Hydrodynamic Modes for Granular Gases

TL;DR

This paper analyzes the hydrodynamic modes of granular gases by calculating eigenfunctions and eigenvalues of the linearized Boltzmann equation, confirming the dominance of hydrodynamic behavior at long times and wavelengths.

Contribution

It provides explicit calculations of hydrodynamic modes and transport coefficients for inelastic hard spheres and disks, validating the hydrodynamic description for granular gases.

Findings

Transport coefficients agree with Chapman-Enskog results.

Hydrodynamic modes dominate at long times and wavelengths.
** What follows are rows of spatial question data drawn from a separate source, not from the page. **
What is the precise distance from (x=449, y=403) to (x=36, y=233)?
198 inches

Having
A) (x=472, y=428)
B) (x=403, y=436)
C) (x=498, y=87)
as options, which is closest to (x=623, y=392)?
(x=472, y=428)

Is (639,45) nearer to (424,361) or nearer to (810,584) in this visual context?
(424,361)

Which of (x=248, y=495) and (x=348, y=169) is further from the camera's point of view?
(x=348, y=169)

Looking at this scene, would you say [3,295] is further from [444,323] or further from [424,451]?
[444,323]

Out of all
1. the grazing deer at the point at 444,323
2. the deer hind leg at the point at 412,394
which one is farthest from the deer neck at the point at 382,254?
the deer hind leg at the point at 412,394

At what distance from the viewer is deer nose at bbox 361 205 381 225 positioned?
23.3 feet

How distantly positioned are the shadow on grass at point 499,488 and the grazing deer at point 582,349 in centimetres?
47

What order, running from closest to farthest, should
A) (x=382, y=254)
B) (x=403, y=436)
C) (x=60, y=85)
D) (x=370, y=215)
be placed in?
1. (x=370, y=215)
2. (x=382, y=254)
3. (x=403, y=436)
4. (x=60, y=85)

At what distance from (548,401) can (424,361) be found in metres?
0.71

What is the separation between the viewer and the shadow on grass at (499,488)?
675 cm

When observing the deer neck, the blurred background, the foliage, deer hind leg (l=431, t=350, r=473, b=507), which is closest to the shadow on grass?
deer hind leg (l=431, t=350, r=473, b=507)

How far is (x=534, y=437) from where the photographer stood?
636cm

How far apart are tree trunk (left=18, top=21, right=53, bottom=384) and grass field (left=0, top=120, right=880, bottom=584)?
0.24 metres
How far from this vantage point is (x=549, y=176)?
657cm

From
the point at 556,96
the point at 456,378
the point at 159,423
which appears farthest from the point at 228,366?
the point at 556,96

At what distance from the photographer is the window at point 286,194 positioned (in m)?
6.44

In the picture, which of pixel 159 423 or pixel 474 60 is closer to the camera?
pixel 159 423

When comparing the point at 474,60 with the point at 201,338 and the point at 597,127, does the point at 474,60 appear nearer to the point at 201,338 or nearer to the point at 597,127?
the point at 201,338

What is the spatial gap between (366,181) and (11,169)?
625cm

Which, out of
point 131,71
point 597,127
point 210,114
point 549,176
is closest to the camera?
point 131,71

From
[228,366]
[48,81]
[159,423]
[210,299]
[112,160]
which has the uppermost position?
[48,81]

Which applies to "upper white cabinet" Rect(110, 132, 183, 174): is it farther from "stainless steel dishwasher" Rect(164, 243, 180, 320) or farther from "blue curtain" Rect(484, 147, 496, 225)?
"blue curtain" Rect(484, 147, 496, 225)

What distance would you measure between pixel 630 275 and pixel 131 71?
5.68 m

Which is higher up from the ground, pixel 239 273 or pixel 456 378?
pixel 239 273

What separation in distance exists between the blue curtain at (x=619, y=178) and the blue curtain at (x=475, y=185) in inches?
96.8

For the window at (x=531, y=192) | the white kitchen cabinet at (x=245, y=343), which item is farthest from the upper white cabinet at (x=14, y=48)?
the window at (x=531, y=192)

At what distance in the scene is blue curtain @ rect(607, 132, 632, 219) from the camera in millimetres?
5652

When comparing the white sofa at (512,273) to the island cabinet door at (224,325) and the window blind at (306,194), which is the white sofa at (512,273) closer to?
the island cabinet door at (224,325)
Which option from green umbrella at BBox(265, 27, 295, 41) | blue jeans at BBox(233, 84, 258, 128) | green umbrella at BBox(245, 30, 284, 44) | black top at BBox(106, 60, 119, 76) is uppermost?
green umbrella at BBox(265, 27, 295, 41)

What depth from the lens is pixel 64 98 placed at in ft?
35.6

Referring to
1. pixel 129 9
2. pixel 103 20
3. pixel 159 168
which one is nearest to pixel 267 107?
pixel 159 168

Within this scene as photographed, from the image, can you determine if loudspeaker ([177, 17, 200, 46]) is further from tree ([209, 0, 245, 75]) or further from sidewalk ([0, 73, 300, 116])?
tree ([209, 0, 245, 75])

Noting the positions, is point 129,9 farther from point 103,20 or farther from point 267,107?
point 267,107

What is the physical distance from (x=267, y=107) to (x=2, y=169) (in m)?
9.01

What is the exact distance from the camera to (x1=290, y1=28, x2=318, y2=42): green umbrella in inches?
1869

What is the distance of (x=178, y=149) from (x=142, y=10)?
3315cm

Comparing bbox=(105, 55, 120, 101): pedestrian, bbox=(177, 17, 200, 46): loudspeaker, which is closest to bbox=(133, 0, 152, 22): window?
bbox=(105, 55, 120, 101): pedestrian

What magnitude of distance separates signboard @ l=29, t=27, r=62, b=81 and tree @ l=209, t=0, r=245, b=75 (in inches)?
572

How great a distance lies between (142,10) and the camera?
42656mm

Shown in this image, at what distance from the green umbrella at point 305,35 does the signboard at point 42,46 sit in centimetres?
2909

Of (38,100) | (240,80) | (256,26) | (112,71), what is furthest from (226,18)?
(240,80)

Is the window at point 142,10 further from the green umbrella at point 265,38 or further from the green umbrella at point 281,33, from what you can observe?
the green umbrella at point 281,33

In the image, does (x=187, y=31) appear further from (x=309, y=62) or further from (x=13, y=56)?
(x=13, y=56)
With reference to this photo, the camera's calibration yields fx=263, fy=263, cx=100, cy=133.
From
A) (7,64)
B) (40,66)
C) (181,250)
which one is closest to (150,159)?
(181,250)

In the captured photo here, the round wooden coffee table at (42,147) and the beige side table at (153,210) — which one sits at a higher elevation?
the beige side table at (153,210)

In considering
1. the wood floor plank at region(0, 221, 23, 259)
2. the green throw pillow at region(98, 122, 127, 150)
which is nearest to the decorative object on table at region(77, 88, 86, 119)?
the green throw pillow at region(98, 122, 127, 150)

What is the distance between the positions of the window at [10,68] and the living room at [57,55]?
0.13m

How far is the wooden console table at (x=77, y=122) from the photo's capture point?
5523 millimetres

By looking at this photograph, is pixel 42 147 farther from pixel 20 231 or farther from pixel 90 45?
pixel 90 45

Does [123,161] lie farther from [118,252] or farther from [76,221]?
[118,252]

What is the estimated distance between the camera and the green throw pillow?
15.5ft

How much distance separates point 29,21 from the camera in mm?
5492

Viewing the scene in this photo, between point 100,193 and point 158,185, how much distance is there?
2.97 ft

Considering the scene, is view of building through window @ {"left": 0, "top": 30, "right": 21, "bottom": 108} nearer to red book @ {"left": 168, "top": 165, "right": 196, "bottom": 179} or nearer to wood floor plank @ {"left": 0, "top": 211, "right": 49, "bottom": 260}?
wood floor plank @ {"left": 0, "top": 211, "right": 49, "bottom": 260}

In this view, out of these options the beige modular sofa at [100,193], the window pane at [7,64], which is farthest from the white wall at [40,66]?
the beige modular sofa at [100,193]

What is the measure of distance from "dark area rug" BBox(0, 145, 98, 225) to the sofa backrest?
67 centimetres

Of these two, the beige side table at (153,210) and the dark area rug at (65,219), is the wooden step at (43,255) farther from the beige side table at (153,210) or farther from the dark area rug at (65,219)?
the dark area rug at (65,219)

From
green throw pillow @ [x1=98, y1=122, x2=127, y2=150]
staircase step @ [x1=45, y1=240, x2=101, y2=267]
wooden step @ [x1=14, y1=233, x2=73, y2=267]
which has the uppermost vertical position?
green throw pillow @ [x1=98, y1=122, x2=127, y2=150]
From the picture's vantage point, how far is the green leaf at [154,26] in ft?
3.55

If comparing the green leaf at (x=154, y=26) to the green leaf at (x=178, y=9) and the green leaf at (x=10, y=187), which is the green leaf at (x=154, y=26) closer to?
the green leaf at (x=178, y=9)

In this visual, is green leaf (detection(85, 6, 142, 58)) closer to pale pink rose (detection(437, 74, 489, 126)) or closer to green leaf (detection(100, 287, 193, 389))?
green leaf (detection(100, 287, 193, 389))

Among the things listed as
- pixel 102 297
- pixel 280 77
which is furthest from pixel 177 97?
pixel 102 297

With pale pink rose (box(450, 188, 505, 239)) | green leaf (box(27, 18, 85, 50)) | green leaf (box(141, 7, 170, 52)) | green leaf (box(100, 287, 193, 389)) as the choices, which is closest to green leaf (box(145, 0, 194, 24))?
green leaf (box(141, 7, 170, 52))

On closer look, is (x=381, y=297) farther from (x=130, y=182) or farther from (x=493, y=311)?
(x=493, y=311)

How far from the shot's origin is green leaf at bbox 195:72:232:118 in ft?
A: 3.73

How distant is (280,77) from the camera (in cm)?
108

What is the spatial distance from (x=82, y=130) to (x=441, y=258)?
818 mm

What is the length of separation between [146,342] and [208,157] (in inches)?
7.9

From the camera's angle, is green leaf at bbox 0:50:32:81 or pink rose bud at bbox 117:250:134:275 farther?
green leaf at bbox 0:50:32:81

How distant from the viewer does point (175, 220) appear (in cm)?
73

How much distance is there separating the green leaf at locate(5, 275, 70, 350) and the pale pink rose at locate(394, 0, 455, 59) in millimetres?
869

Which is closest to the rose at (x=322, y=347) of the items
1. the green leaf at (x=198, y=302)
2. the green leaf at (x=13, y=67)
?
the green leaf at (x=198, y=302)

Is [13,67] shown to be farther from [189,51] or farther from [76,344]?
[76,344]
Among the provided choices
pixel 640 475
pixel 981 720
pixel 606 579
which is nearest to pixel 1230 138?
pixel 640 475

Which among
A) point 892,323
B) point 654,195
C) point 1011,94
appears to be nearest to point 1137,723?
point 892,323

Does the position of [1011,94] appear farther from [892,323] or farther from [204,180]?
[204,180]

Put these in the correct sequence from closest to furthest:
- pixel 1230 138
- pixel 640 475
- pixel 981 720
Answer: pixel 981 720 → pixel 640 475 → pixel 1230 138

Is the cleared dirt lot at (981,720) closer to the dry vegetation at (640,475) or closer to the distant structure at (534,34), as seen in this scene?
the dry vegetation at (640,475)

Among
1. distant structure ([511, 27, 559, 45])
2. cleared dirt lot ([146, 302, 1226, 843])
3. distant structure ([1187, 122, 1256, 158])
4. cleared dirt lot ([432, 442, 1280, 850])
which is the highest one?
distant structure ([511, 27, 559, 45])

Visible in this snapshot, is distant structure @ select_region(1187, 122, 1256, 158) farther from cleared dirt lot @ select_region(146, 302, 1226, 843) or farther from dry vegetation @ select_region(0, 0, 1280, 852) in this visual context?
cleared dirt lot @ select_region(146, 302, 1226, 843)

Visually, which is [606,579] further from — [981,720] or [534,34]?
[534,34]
A bounded continuum ensures hydrodynamic behavior persists.

Abstract

The eigenfunctions and eigenvalues of the linearized Boltzmann equation for inelastic hard spheres (d=3) or disks (d=2) corresponding to d+2 hydrodynamic modes, are calculated in the long wavelength limit for a granular gas. The transport coefficients are identified and found to agree with those from the Chapman-Enskog solution. The dominance of hydrodynamic modes at long times and long wavelengths is studied via an exactly solvable kinetic model. A collisional continuum is bounded away from the hydrodynamic spectrum, assuring a hydrodynamic description at long times. The bound is closely related to the power law decay of the velocity distribution in the reference homogeneous cooling state.